L'Assistance publique-Hôpitaux de Paris a modifié la sanction contre une infirmière qui portait un calot chirurgical en toutes circonstances, la suspendant pour huit mois après un jugement en référé. Le tribunal avait jugé disproportionné son licenciement initial, ordonnant sa réintégration. Selon son avocat, elle n'a jamais invoqué de motif religieux.

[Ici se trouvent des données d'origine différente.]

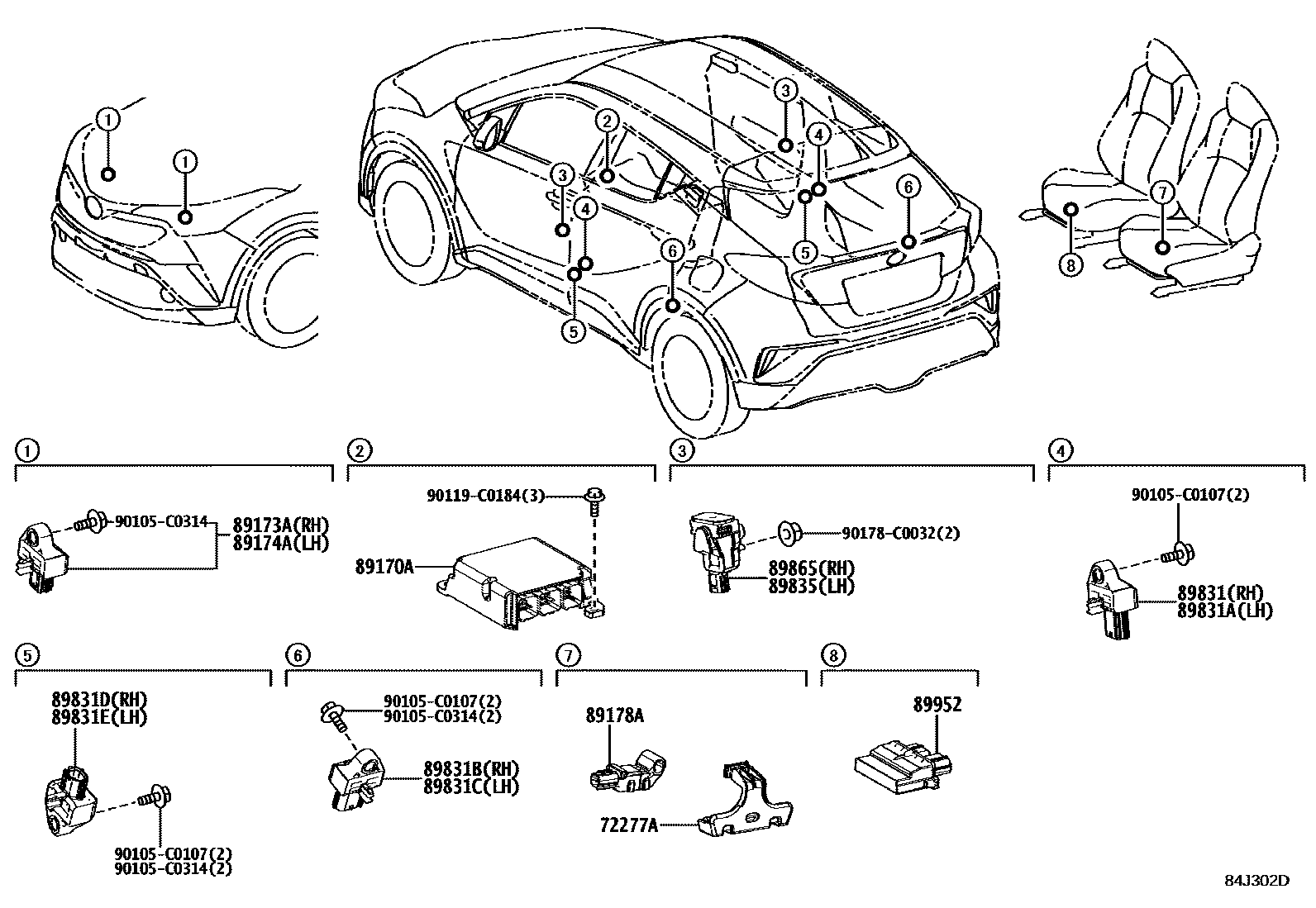 1
1
2
3
3
4
4
5
5
6
6
7
8

1
90105-C0314
89173A(RH)
89174A(LH)

2
90119-C0184(3)
89170A

3
90178-C0032(2)
89865(RH)
89835(LH)

4
90105-C0107(2)
89831(RH)
89831A(LH)

5
89831D(RH)
89831E(LH)
90105-C0107(2)
90105-C0314(2)

6
90105-C0107(2)
90105-C0314(2)
89831B(RH)
89831C(LH)

7
89178A
72277A

8
89952

84J302D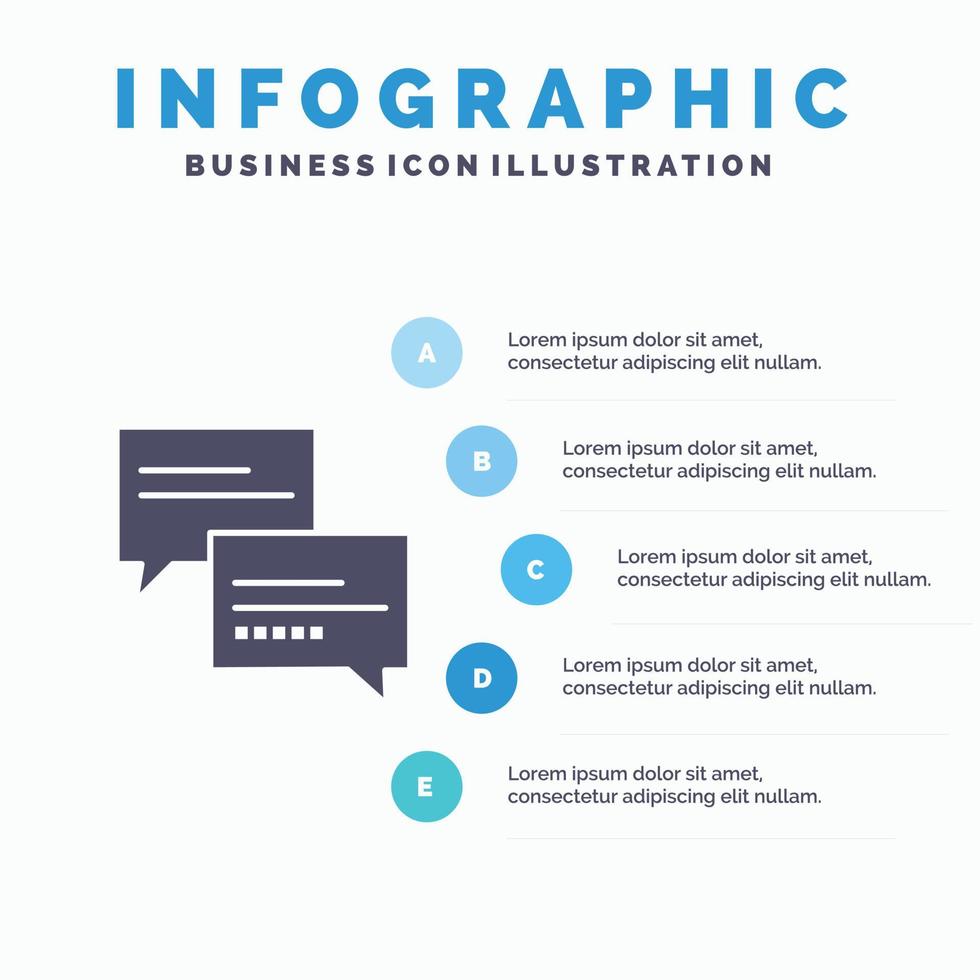 INFOGRAPHIC
BUSINESS ICON ILLUSTRATION

A
Lorem ipsum dolor sit amet, consectetur adipiscing elit nullam.

B
Lorem ipsum dolor sit amet, consectetur adipiscing elit nullam.

C
Lorem ipsum dolor sit amet, consectetur adipiscing elit nullam.

D
Lorem ipsum dolor sit amet, consectetur adipiscing elit nullam.

E
Lorem ipsum dolor sit amet, consectetur adipiscing elit nullam.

Madjouline B., infirmière à l'hôpital de la Pitié-Salpêtrière à Paris depuis 2018, a été licenciée le 10 novembre 2025 pour avoir porté quotidiennement un calot chirurgical, un équipement normalement réservé au bloc opératoire ou en réanimation. La direction de l'Assistance publique-Hôpitaux de Paris (AP-HP) lui reprochait ce port répété et son refus de l'ôter en toutes circonstances.
Saisie en référé, l'infirmière a obtenu début janvier une décision du tribunal administratif de Paris suspendant son licenciement. Le juge des référés a reconnu une faute justifiant une sanction disciplinaire, mais a estimé la révocation disproportionnée par rapport à la faute. Il a ordonné sa réintégration dans ses fonctions dans un délai d'un mois. L'AP-HP avait alors annoncé qu'elle adapterait sa décision pour en garantir la proportionnalité.

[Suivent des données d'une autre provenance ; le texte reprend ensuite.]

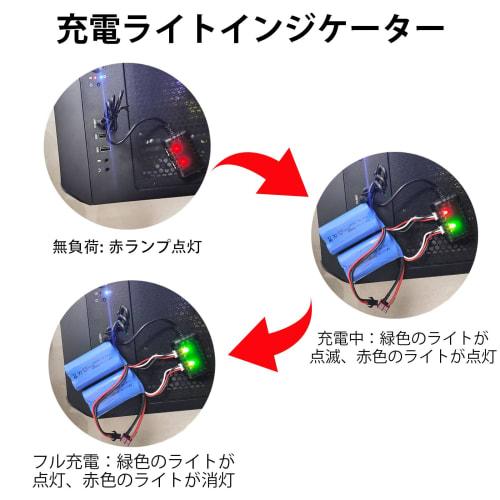 充電ライトインジケーター

無負荷: 赤ランプ点灯

充電中：緑色のライトが点滅、赤色のライトが点灯

フル充電：緑色のライトが点灯、赤色のライトが消灯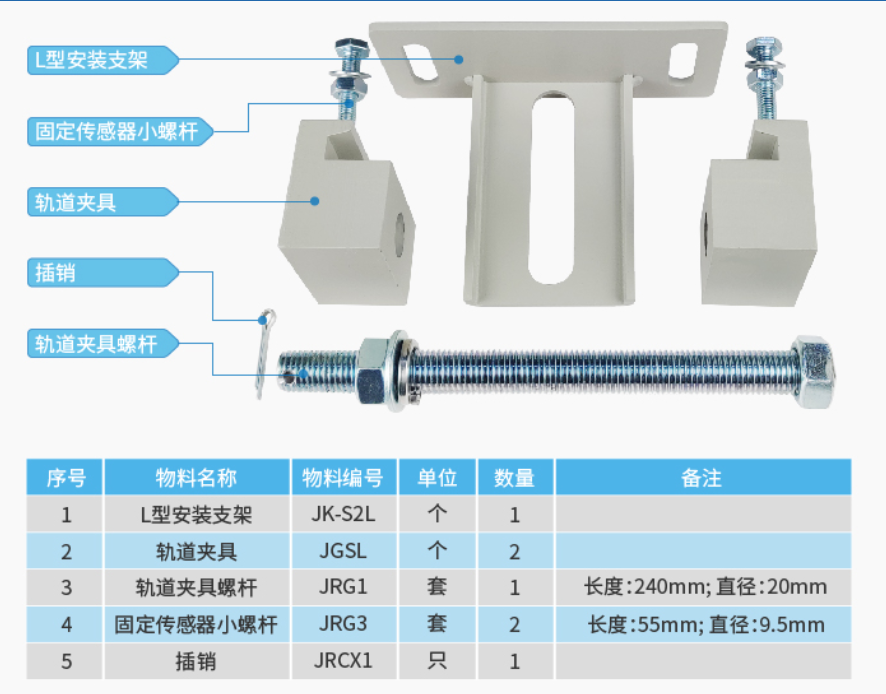 L型安装支架

固定传感器小螺杆

轨道夹具

插销

轨道夹具螺杆

| 序号 | 物料名称 | 物料编号 | 单位 | 数量 | 备注 |
|---|---|---|---|---|---|
| 1 | L型安装支架 | JK-S2L | 个 | 1 | |
| 2 | 轨道夹具 | JGSL | 个 | 2 | |
| 3 | 轨道夹具螺杆 | JRG1 | 套 | 1 | 长度:240mm; 直径:20mm |
| 4 | 固定传感器小螺杆 | JRG3 | 套 | 2 | 长度:55mm; 直径:9.5mm |
| 5 | 插销 | JRCX1 | 只 | 1 | |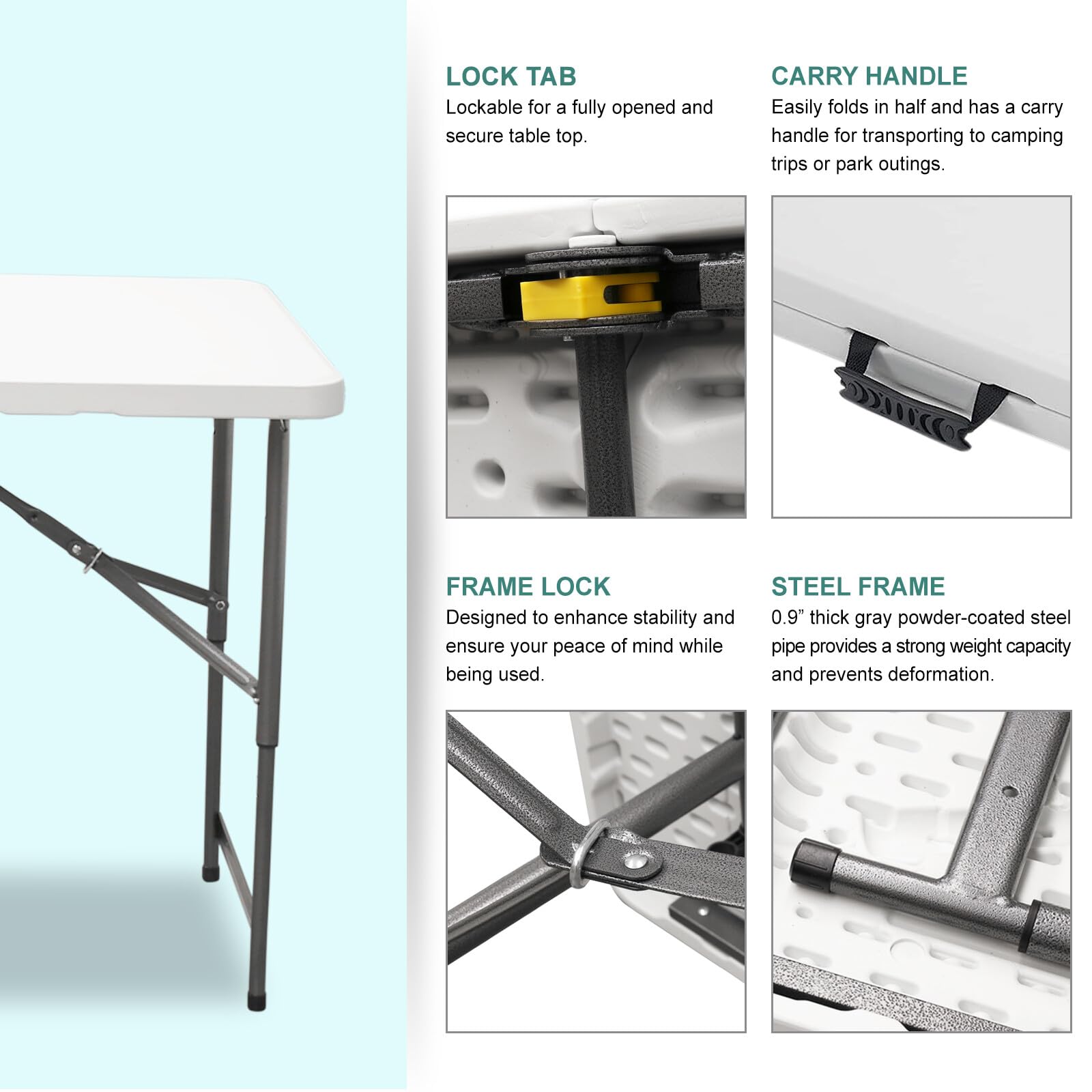 LOCK TAB
Lockable for a fully opened and secure table top.

CARRY HANDLE
Easily folds in half and has a carry handle for transporting to camping trips or park outings.

FRAME LOCK
Designed to enhance stability and ensure your peace of mind while being used.

STEEL FRAME
0.9” thick gray powder-coated steel pipe provides a strong weight capacity and prevents deformation.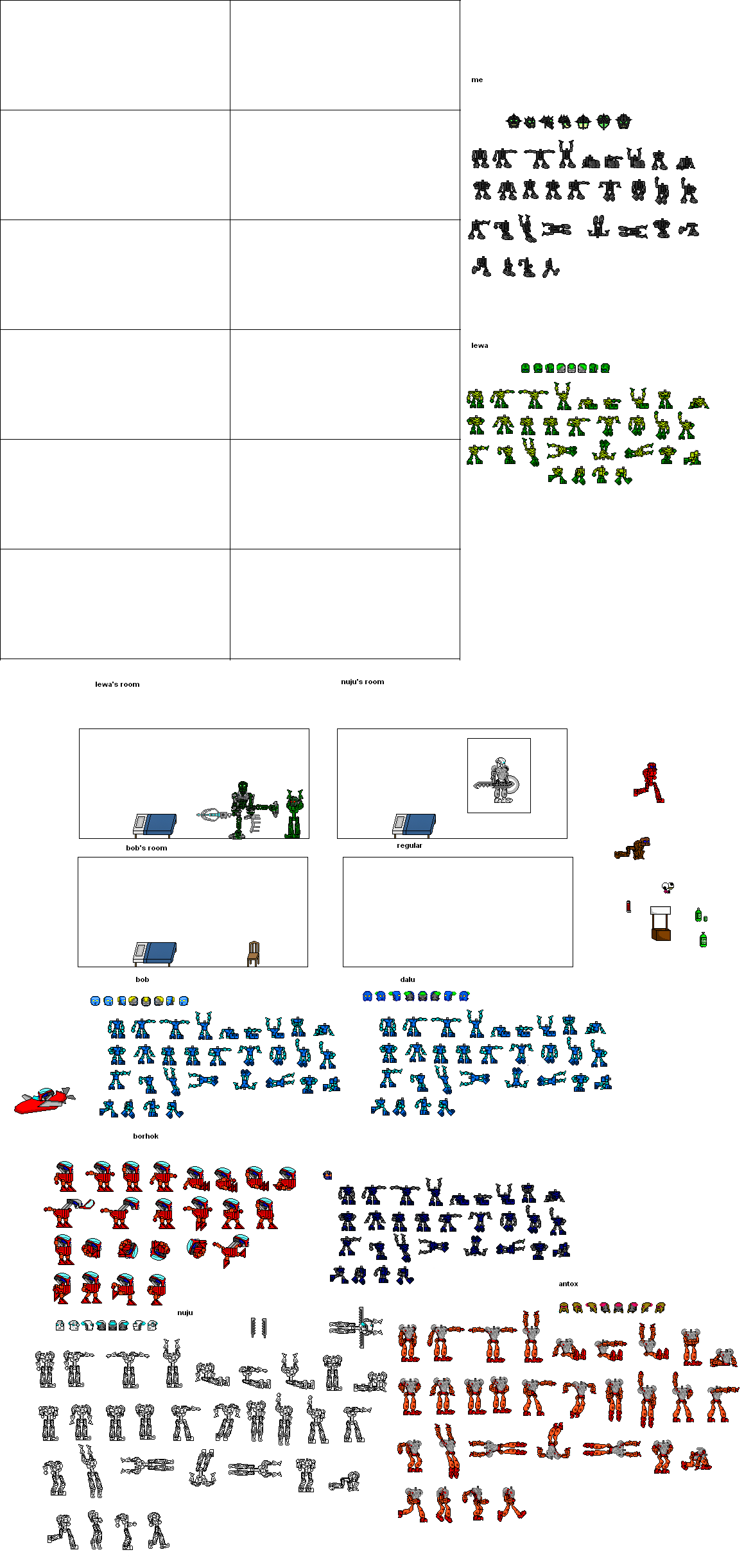 me

lewa

lewa's room

nuju's room

bob's room

regular

bob

dalu

borhok

antox

nuju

Malgré cela, Madjouline B. n'a pas été réintégrée et a reçu début de semaine un courrier l'informant d'une suspension de huit mois, pour port répété d'un couvre-chef et refus de le retirer. Cette mesure a été révélée par Mediapart et confirmée par une porte-parole de l'AP-HP à l'AFP : « Le jugement en référé avait reconnu la faute mais avait estimé la sanction disproportionnée, elle a été modifiée ».

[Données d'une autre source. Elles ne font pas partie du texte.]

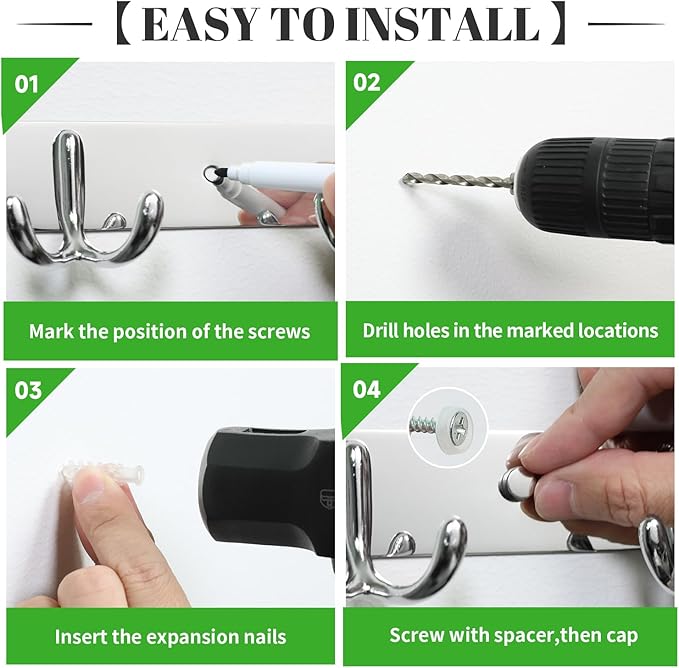 【EASY TO INSTALL】

01

Mark the position of the screws

02

Drill holes in the marked locations

03

Insert the expansion nails

04

Screw with spacer,then cap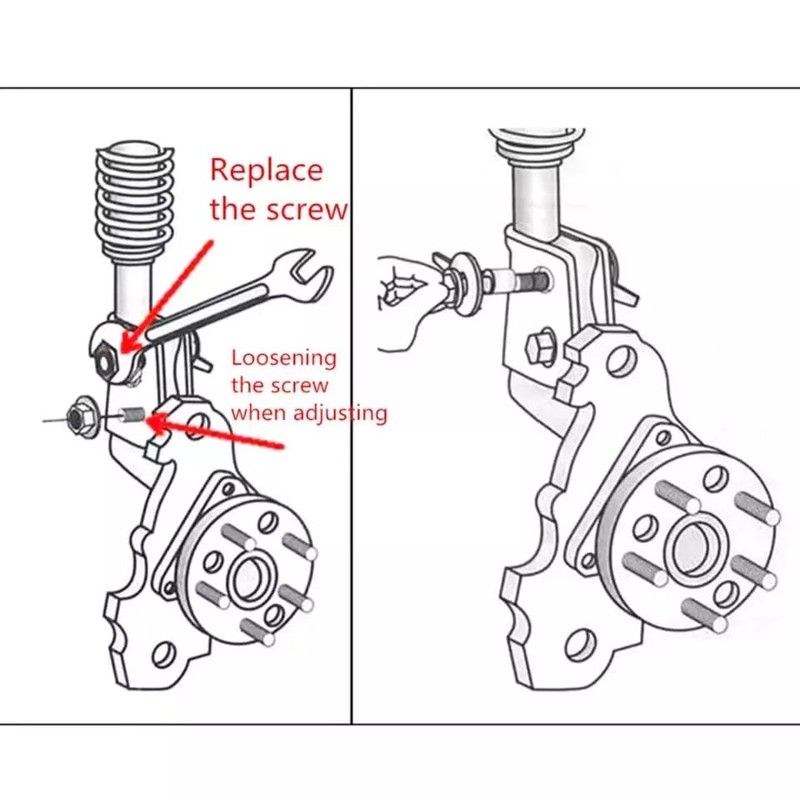 Replace the screw

Loosening the screw when adjusting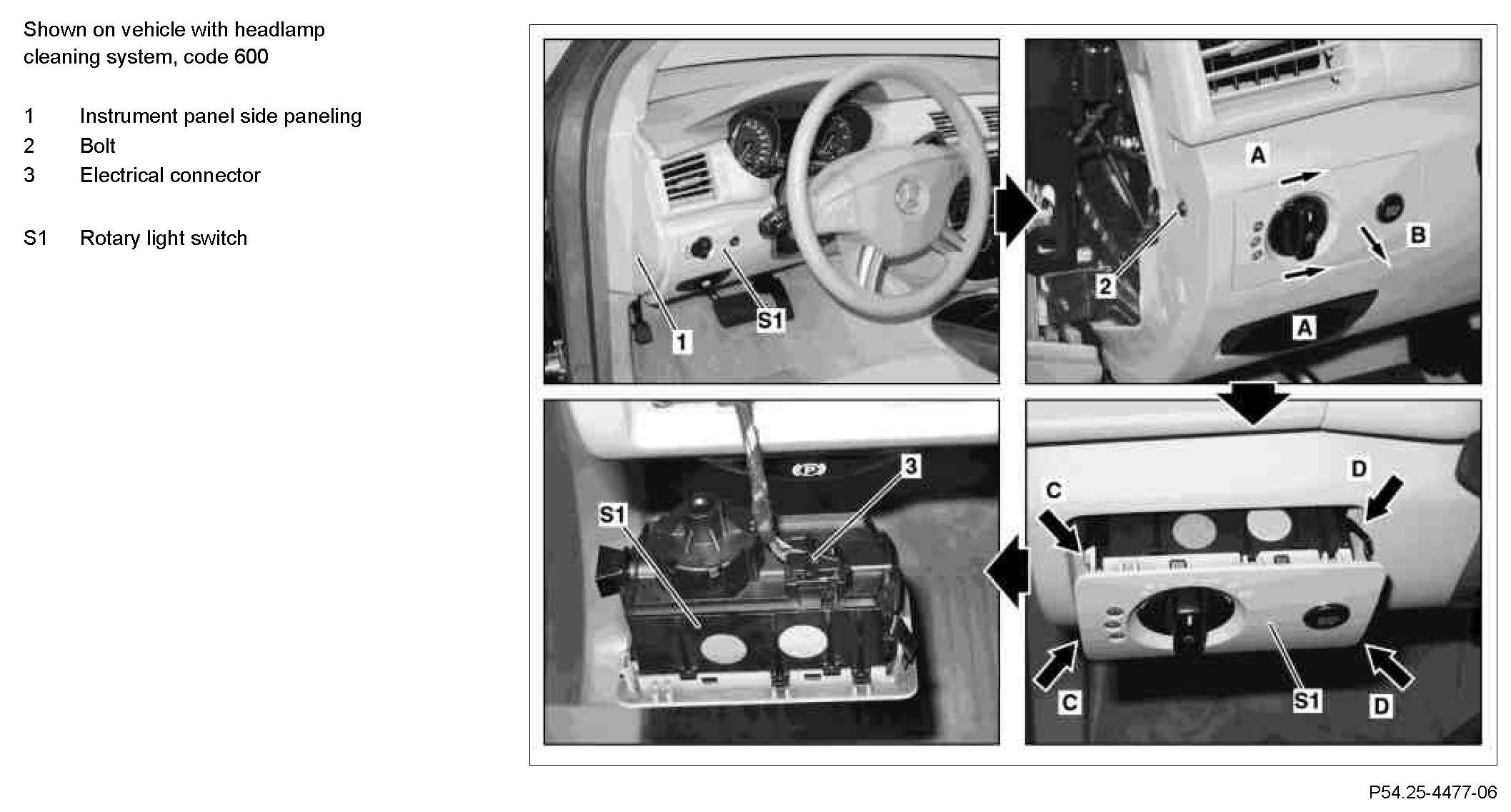 Shown on vehicle with headlamp cleaning system, code 600

1 Instrument panel side paneling
2 Bolt
3 Electrical connector

S1 Rotary light switch

1
S1
A
B
2
A
S1
3
C
D
C
S1
D

P54.25-4477-06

Blandine Chauvel, élue du personnel chez Sud Santé, a dénoncé cette sanction. L'avocat de l'infirmière, Me Lionel Crusoé, a déploré : « Le juge des référés avait ordonné la réintégration de ma cliente, l'AP-HP ne l'a jamais fait et a prononcé une nouvelle exclusion ». Selon lui, Madjouline B. n'a jamais revendiqué d'appartenance religieuse, considérant le port du calot comme relevant de « sa vie privée ».